Goto Hiroki, Shiraishi Yoshioki, Okada Seiji
Radioisotope and Tumor Pathobiology, Institute of Resource Development and Analysis, Kumamoto University, Kumamoto, JPN.
Radioisotope Center, Institute of Resource Development and Analysis, Kumamoto University, Kumamoto, JPN.
Cureus. 2024 Nov 22;16(11):e74262. doi: 10.7759/cureus.74262. eCollection 2024 Nov.
Purpose The purpose of this study was to assess the ability of large language models (LLMs) to comprehend the safety management, protection methods, and proper handling of X-rays according to laws and regulations. We evaluated the performance of GPT-4o (OpenAI, San Francisco, CA, USA) and o1-preview (OpenAI) using questions from the 'Operations Chief of Radiography With X-rays' certification examination in Japan. Methods This study engaged GPT-4o and o1-preview in responding to questions from this Japanese certification examination for 'Operations Chief of Radiography With X-rays'. A total of four sets of exams published from April 2023 to October 2024 were used. The accuracy of each model was evaluated across the subjects, including knowledge about the control of X-rays, relevant laws and regulations, knowledge about the measurement of X-rays, and knowledge about the effects of X-rays on organisms. The results were compared between the two models, excluding graphical questions due to o1-preview's inability to interpret images. Results The overall accuracy rates of GPT-4o and o1-preview ranged from 57.5% to 70.0% and from 71.1% to 86.5%, respectively. The GPT-4o achieved passing accuracy rates in the subjects except for relevant laws and regulations. In contrast, o1-preview met the passing criteria across all four sets, despite graphical questions being excluded from scoring. The accuracy of all questions and relevant laws and regulations in o1-preview were significantly higher than those in GPT-4o (p = 0.03 for all questions and p = 0.03 for relevant laws and regulations, respectively). No significant differences in accuracy were found across the other subjects. Conclusions In the Japanese 'Operations Chief of Radiography With X-rays' certification examination, GPT-4o demonstrated a competent performance in the subjects except for relevant laws and regulations, while o1-preview showed a commendable performance across all subjects. When graphical questions were excluded from scoring, the performance of o1-preview surpassed that of GPT-4o in all questions and relevant laws and regulations.

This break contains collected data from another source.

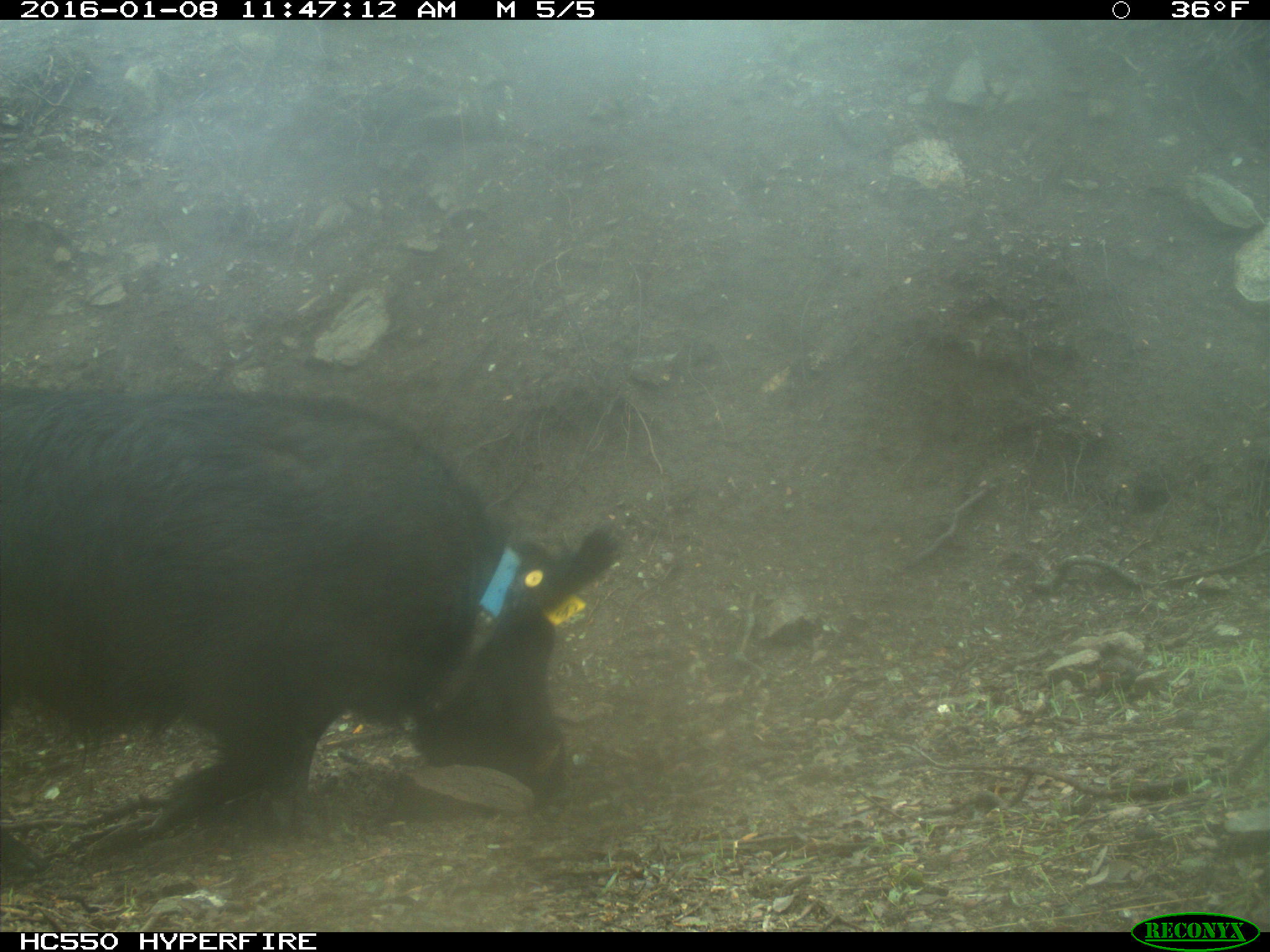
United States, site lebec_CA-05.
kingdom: Animalia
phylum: Chordata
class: Mammalia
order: Artiodactyla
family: Suidae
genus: Sus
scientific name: Sus scrofa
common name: wild boar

目的 本研究旨在评估大语言模型(LLMs)根据法律法规理解X射线安全管理、防护方法及正确操作的能力。我们使用日本“X射线摄影操作主管”认证考试的问题,评估了GPT-4o(美国加利福尼亚州旧金山OpenAI公司)和o1-preview(OpenAI)的性能。方法 本研究让GPT-4o和o1-preview回答日本“X射线摄影操作主管”认证考试的问题。共使用了2023年4月至2024年10月发布的四套考试题目。对每个模型在各科目上的准确性进行评估,包括X射线控制知识、相关法律法规、X射线测量知识以及X射线对生物体影响的知识。由于o1-preview无法解释图像,将图形问题排除后,对两个模型的结果进行比较。结果 GPT-4o和o1-preview的总体准确率分别为57.5%至70.0%和71.1%至86.5%。GPT-4o在除相关法律法规外的科目中达到了及格准确率。相比之下,尽管图形问题不计入得分,o1-preview在所有四套题目中均符合及格标准。o1-preview中所有问题和相关法律法规的准确率均显著高于GPT-4o(所有问题p = 0.03,相关法律法规p = 0.03)。在其他科目中未发现准确率有显著差异。结论 在日本“X射线摄影操作主管”认证考试中,GPT-4o在除相关法律法规外的科目中表现良好,而o1-preview在所有科目中均表现出色。当图形问题不计入得分时,o1-preview在所有问题和相关法律法规方面的表现超过了GPT-4o。